Do ponto de vista prático, importadores que vinham classificando o vinho sem álcool nas posições 22.04 (vinhos de uvas frescas) ou 22.06 (outras bebidas fermentadas) podem ter estado recolhendo tributos de forma incorreta, com risco de autuação fiscal ou, em sentido inverso, com pagamento a maior de tributos. A partir da publicação desta Solução de Consulta, a correta classificação deve ser obrigatoriamente observada por todos os contribuintes em situação idêntica.

É importante lembrar que, conforme o artigo 46 da IN RFB nº 2.057/2021, a Solução de Consulta não convalida informações prestadas pelo consulente. Para adoção do código NCM indicado, é obrigatória a devida correlação entre as características determinantes da mercadoria importada e a descrição da ementa, o que reforça a necessidade de análise técnica cuidadosa antes da abertura do processo de importação.

Análise Comparativa

Antes desta Solução de Consulta, havia margem para interpretações divergentes sobre a classificação do vinho sem álcool. A posição NCM 22.04, destinada a vinhos de uvas frescas, poderia ser considerada por alguns importadores por ser o produto originado de fermentação de uvas. Da mesma forma, a posição 22.06 (outras bebidas fermentadas) poderia ser cogitada em razão do processo produtivo envolvido.
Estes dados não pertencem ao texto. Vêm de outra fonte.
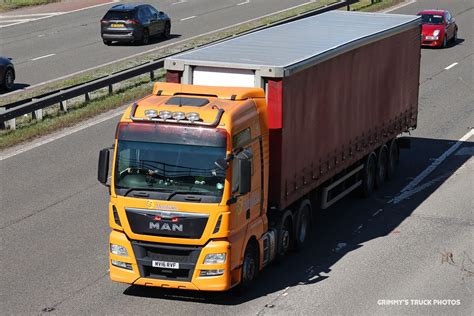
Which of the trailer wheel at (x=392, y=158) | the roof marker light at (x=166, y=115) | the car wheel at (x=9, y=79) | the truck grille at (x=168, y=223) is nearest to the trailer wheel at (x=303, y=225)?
the truck grille at (x=168, y=223)

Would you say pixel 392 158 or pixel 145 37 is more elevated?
pixel 392 158

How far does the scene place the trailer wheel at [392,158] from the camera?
916 inches

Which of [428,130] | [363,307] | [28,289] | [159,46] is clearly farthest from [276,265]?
[159,46]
A Receita Federal, contudo, deixou claro que o critério determinante para a classificação fiscal na importação de bebidas no Capítulo 22 é o teor alcoólico final do produto, não o processo de fabricação. A Nota 3 do Capítulo 22 é expressa nesse sentido, e a RGI 1 impõe que as notas legais prevalecem sobre quaisquer outras considerações de origem ou fabricação.

Esse entendimento favorece a segurança jurídica nas operações de importação, mas exige atenção redobrada de importadores que trabalham com bebidas funcionais, fermentados com baixo teor alcoólico e produtos desalcoolizados de qualquer origem — não apenas a uva —, pois a mesma lógica classificatória pode se aplicar a sidras, cervejas e outras bebidas que passem por processo de desalcoolização.

Considerações Finais

A Solução de Consulta COSIT nº 98.039/2025 representa um importante esclarecimento para o setor de importação de bebidas, especialmente diante do crescimento da demanda por produtos desalcoolizados no Brasil. A definição do NCM 2202.99.00 como código correto para o fermentado de uva desalcoolizado proporciona segurança jurídica e previsibilidade tributária para importadores, tradings e despachantes aduaneiros que operam com esse tipo de mercadoria.

Recomenda-se que importadores realizem uma revisão das declarações de importação anteriores envolvendo produtos similares, avaliando eventuais necessidades de retificação, bem como adequem seus processos internos de classificação fiscal na importação a partir desta orientação oficial. O acompanhamento de um especialista em legislação aduaneira é fundamental para evitar erros que possam resultar em penalidades ou em aproveitamento indevido de benefícios fiscais.